The remainder is used to cover the costs of Student Health services, counselling, the Recreation Centre, careers and accommodation services, the chapel, the international student advisory and disabilities support.

AUSA says the reason students don't join is largely because many don't know what the association does and that it's difficult to get that information across without spending up large on marketing - something it has resisted because it seems wasteful of its precious resources. While most will be aware, for example, that AUSA runs Orientation Week and Shadows (the student bar), many would be unaware of AUSA's welfare and advocacy services - such as its Welfare Assistance Grants for students in need.

Most would be unaware, too, that AUSA provides student representation on many university policy committees to ensure student voice in university decisions.
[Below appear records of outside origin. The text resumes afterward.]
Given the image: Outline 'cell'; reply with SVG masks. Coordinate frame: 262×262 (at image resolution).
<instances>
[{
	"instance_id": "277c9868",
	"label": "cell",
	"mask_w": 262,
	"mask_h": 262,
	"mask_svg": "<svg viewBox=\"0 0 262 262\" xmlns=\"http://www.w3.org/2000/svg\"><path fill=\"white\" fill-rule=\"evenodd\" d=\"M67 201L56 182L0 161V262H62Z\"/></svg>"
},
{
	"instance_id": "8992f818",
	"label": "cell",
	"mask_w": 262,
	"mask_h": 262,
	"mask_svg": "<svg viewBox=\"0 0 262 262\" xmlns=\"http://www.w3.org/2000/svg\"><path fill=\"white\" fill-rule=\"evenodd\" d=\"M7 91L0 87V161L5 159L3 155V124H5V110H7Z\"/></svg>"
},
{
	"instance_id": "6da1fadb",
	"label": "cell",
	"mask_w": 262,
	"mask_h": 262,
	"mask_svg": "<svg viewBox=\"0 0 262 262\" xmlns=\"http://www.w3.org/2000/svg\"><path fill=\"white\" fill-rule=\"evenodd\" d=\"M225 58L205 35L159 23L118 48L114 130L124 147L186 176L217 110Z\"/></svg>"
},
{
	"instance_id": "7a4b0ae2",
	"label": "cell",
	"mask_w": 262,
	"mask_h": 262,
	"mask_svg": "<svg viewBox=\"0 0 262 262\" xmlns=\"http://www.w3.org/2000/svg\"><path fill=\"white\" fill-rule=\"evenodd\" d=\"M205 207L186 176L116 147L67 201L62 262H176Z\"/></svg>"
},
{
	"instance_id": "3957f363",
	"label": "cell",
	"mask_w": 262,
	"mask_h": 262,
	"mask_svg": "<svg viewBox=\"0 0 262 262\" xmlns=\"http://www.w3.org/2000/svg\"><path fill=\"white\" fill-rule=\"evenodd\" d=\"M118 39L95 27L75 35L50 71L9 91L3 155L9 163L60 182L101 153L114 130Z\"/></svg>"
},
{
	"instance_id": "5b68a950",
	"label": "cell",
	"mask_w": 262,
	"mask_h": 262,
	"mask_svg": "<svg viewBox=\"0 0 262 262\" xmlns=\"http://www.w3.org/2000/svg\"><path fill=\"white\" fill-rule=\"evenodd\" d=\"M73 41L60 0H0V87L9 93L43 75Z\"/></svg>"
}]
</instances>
The association points out also that, as there has never been a time in the University's recent history when services have not been provided, students expect that AUSA services will always be there. "Students do not automatically draw a conclusion between the continued existence of services and their reliance on the continued existence of students' associations." AUSA points out that most students don't realise that it uses the profit from its commercial operations to finance its core services. "If our businesses fail to provide a dividend or collapse, AUSA is placed in jeopardy."

AUSA is also concerned that its existence is reliant on the continued benevolence of the university - an arrangement that it feels compromises its independence and its core role to act on behalf of students.

"The university could pull our funding at any time if we were to act in a way that [it] disagreed with."

All of which makes it difficult not see the bill, as Green MP Gareth Hughes told Parliament, as "an ideological problem in search of a solution", designed to reduce students' ability to organise and stifle critique of Government policy.

But student apathy must also take some responsibility. While there have been protests against the bill, they haven't been particularly effective.

Yet the detailed submissions to the select committee show that some do care very much about what it means to belong to a university and how active student groups are vital to a vibrant university culture. They also show a proud history, spanning a century, of playing a significant role in building universities' reputations.

Whether such things still matter or will survive under this bill remains to be seen.